Clinton balanced motherhood with her other responsibilities. “Whenever my mom was away for work, which thankfully didn’t happen very often, she left notes for me to open when she was gone,” Chelsea said, noting there was a note for every day her mom was not home.
“I treasured each and every one of those notes. They were another reminder that I was always in her thoughts and in her heart.”
At family dinners, Chelsea said her parents always asked about her day before talking about theirs, making her understand they valued her thoughts and ideas.
That feeling is what Clinton offers to every child, Chelsea said. “It is the calling of her life.”
Chelsea also talked about her mother’s lessons in public service.
“I’ve seen her holding the hands of mothers worried about how they’ll feed their kids, worried about how they’ll get the healthcare they need,” Chelsea recalled, saying that after those conversations her mother would get straight to work seeing what she could do to help.
The summer of 1994, after Hillary Clinton lost her fight for universal health care, was a low point, Chelsea recalled.
“It was bruising; it was exhausting,” said Chelsea, who was 14 at the time.
Family movie nights helped replenish her spirits, Chelsea said, noting that her father loved “Police Academy” but her mother and her favored “Pride and Prejudice.”
But what has pushed her mother through the tough times in her lengthy political career is remembering her purpose, Chelsea said. “It’s because she never ever forgets who she’s fighting for.”
Chelsea recalled those fights: “She’s worked to make it easier for foster kids to be adopted, for our 9/11 first responders to get the health care they deserve, for women around the world to be safe, to be treated with dignity and to have more opportunities.”

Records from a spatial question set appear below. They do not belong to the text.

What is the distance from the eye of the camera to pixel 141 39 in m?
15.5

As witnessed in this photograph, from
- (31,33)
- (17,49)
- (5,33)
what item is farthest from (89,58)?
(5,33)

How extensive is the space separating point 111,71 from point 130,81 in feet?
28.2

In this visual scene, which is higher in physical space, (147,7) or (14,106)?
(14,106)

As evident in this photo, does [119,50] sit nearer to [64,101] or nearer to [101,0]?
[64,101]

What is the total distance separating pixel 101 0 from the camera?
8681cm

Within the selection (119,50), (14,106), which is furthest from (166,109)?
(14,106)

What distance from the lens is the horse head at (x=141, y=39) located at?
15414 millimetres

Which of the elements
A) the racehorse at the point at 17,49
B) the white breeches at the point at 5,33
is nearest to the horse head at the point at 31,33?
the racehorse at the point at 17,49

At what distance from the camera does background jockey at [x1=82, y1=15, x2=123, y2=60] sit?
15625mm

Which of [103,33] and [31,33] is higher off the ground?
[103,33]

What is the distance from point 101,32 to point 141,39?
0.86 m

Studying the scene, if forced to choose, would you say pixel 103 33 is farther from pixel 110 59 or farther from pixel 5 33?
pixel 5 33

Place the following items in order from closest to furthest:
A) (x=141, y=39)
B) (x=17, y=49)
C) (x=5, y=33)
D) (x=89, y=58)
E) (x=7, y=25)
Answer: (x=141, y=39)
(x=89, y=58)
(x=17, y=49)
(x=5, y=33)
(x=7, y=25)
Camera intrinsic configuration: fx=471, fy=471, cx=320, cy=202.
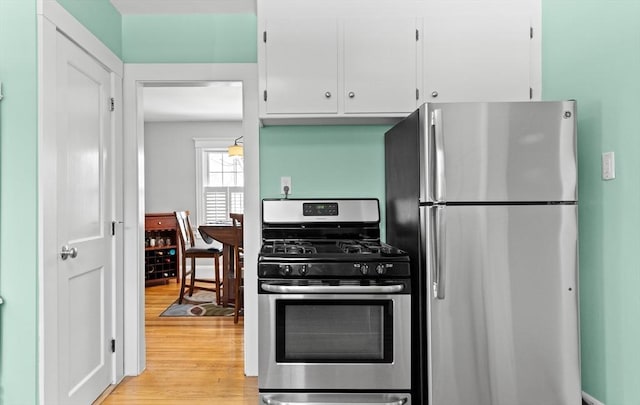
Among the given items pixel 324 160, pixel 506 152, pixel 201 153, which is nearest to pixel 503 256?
pixel 506 152

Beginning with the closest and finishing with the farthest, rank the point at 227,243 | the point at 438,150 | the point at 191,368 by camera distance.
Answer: the point at 438,150
the point at 191,368
the point at 227,243

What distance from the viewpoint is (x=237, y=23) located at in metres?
3.08

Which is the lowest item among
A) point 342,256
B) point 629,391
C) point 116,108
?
point 629,391

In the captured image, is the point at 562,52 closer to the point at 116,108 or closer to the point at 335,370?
the point at 335,370

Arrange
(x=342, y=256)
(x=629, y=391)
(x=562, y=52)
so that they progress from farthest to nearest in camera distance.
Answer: (x=562, y=52), (x=342, y=256), (x=629, y=391)

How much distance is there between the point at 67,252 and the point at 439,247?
69.6 inches

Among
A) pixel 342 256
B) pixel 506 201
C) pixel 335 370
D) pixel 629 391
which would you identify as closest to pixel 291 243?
pixel 342 256

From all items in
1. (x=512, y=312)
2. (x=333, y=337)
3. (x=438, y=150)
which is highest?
(x=438, y=150)

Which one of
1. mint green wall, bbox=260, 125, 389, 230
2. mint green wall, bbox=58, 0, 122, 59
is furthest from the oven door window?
mint green wall, bbox=58, 0, 122, 59

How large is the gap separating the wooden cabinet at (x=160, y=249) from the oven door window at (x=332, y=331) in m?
4.55

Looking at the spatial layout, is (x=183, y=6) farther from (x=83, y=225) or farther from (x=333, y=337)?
(x=333, y=337)

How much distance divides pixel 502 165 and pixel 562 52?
0.88m

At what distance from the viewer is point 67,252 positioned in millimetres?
2301

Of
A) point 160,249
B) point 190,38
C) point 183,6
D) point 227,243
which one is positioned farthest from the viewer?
point 160,249
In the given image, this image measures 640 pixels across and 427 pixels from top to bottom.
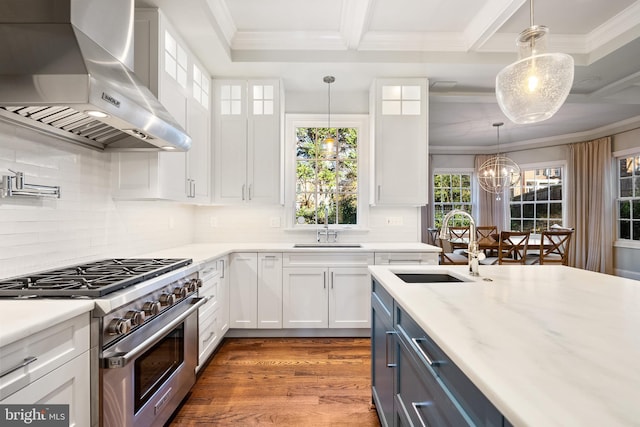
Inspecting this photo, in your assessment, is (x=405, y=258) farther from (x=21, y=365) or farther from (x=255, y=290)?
(x=21, y=365)

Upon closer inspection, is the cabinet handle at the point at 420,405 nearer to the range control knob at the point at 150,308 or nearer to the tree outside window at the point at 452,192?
the range control knob at the point at 150,308

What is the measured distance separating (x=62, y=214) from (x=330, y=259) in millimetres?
2048

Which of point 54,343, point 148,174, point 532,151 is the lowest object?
point 54,343

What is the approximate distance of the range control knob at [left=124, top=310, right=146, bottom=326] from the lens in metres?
1.36

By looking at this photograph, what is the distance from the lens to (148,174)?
2.14 metres

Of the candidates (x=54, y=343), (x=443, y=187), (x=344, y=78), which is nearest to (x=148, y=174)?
(x=54, y=343)

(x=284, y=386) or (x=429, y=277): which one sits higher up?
(x=429, y=277)

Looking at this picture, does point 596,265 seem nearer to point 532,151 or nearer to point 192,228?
point 532,151

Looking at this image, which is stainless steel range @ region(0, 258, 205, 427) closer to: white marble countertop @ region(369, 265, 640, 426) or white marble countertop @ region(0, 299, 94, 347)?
white marble countertop @ region(0, 299, 94, 347)

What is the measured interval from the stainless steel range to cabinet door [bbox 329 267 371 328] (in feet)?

“Fights like these, they’re what keep my mother going,” she said. “They grab her heart and hear conscious and they never ever let go.”
Lavon Bracy, a Clinton delegate from Orlando, said Chelsea’s speech really gave the crowd a sense of what it was like to grow up in the Clinton household. “She had a personal touch that no one else could have had,” she said.
Jon Fish, a Sanders delegate from Kentucky, agreed Chelsea’s speech was effective in humanizing Clinton.